UK Salary Calculator — Take-Home Pay After Tax & NI
Your monthly take-home from gross salary: income tax, NI, pension, student loan.
✓ 2025/26 tax year · updated June 2026
| Gross salary | £35,000 |
| Pension contribution | −£1,750 |
| Personal allowance | £12,570 |
| Income tax | −£4,136 |
| National Insurance | −£1,654 |
| Take-home pay | £27,460 |
2025/26 rates, England/Wales/NI bands (Scottish income-tax bands differ). Pension is modelled as salary sacrifice, reducing both tax and NI.
Results are estimates for information only, not financial advice. See how we build and verify our calculators.
Enter your gross annual salary to see your take-home pay for the 2025/26 tax year. The calculator applies the £12,570 personal allowance (with the £100k taper), the 20/40/45% income-tax bands, employee National Insurance at 8% and 2%, your pension contribution as salary sacrifice, and your student loan plan — with a line-by-line breakdown of where every pound goes.
How to use the UK Salary Calculator
- Enter your gross annual salary.
- Add your pension percentage (salary sacrifice) if you contribute.
- Pick your student loan plan, or leave as none.
- Read your monthly, annual and weekly take-home with the full deduction breakdown.
Frequently asked questions
What are the UK income tax bands for 2025/26?
After the £12,570 personal allowance: 20% basic rate on the next £37,700 of taxable income, 40% higher rate up to £125,140, and 45% additional rate above. The allowance tapers away £1 per £2 of income over £100,000.
How much National Insurance do I pay?
Employees pay 8% on earnings between £12,570 and £50,270 a year, and 2% above that — deducted through PAYE alongside income tax.
Why does salary sacrifice pension save money?

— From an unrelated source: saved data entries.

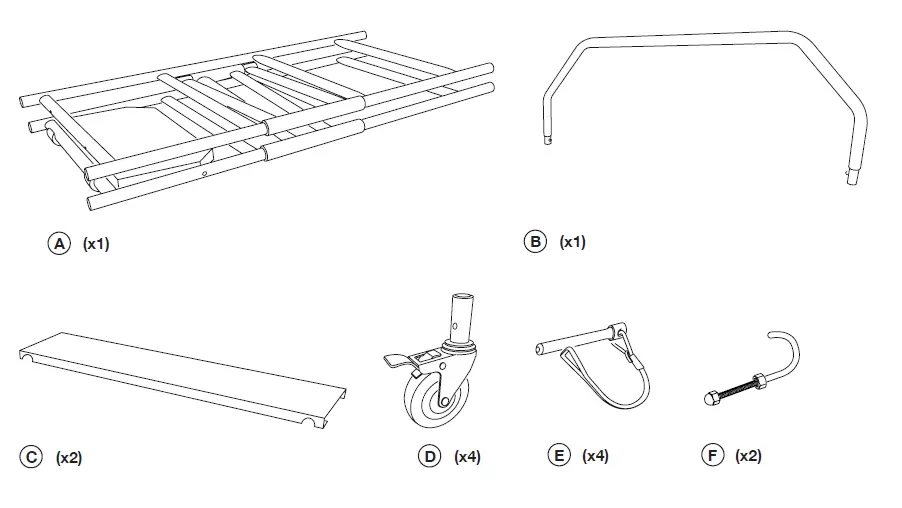 A (x1)

B (x1)

C (x2)

D (x4)

E (x4)

F (x2)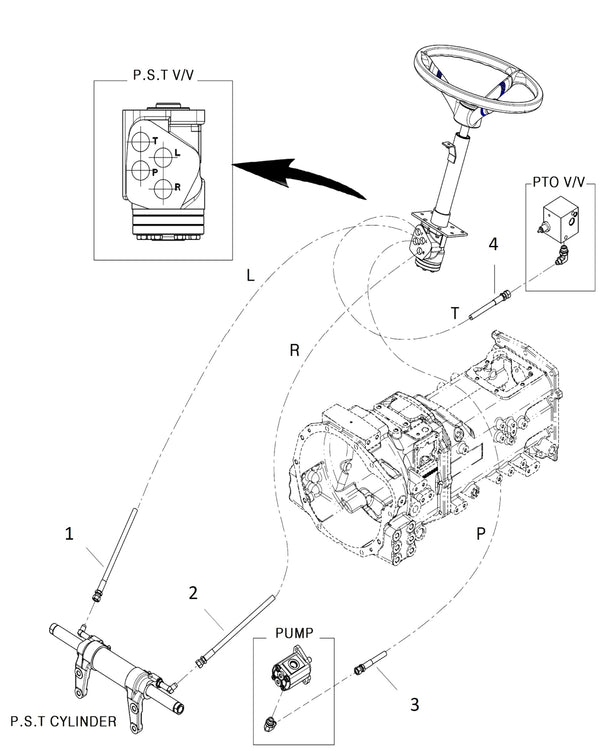 P.S.T V/V

T
L
P
R

PTO V/V

4

L

T

R

P

1

2

PUMP

3

P.S.T CYLINDER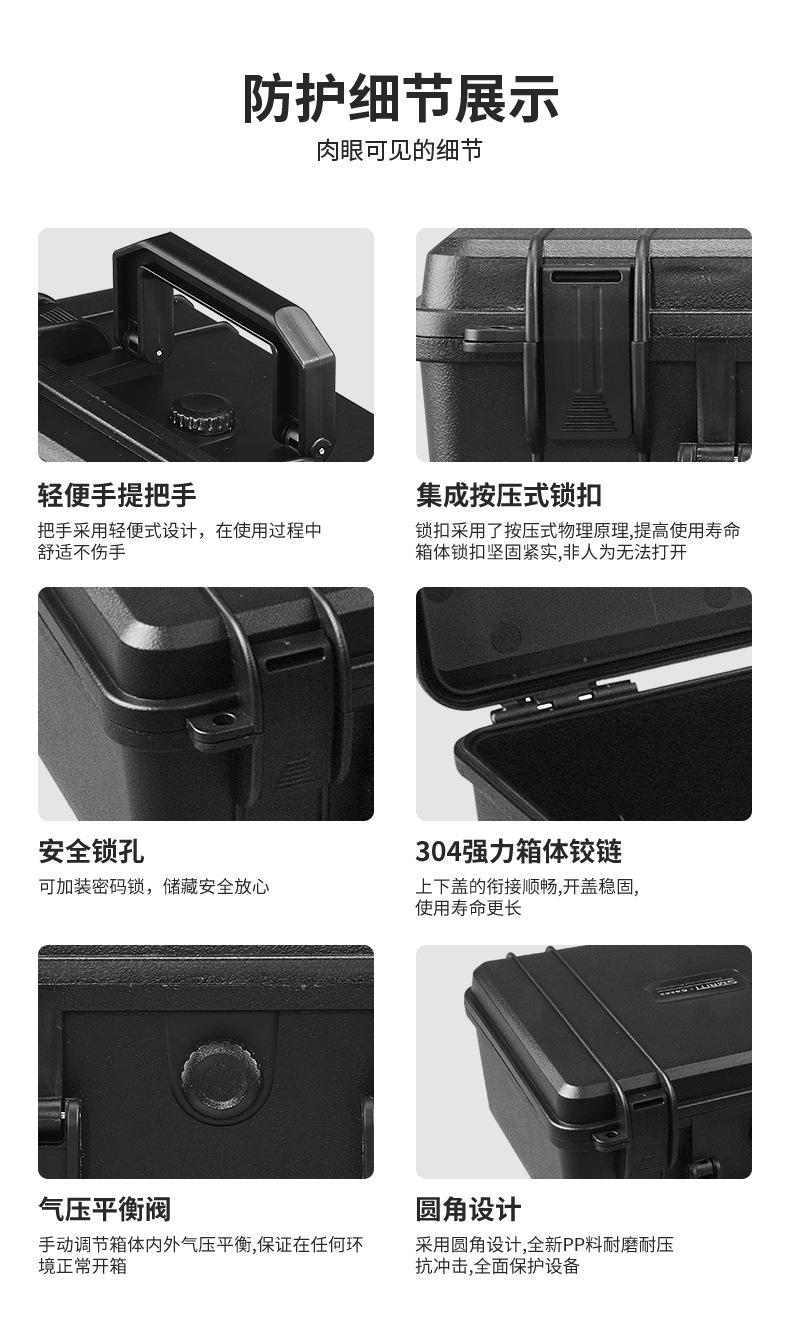 防护细节展示

肉眼可见的细节

轻便手提把手

把手采用轻便式设计，在使用过程中舒适不伤手

集成按压式锁扣

锁扣采用了按压式物理原理,提高使用寿命箱体锁扣坚固紧实,非人为无法打开

安全锁孔

可加装密码锁，储藏安全放心

304强力箱体铰链

上下盖的衔接顺畅,开盖稳固,使用寿命更长

气压平衡阀

手动调节箱体内外气压平衡,保证在任何环境正常开箱

圆角设计

采用圆角设计,全新PP料耐磨耐压抗冲击,全面保护设备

Sacrificed salary never reaches you, so it escapes both income tax and NI — a 20% taxpayer effectively gets 28% relief. This calculator models pension that way; relief-at-source schemes differ slightly.
Does this work for Scotland?
NI and student loans are UK-wide, but Scotland sets different income-tax bands (19%–48% across six bands), so Scottish take-home differs. This calculator uses England/Wales/NI bands.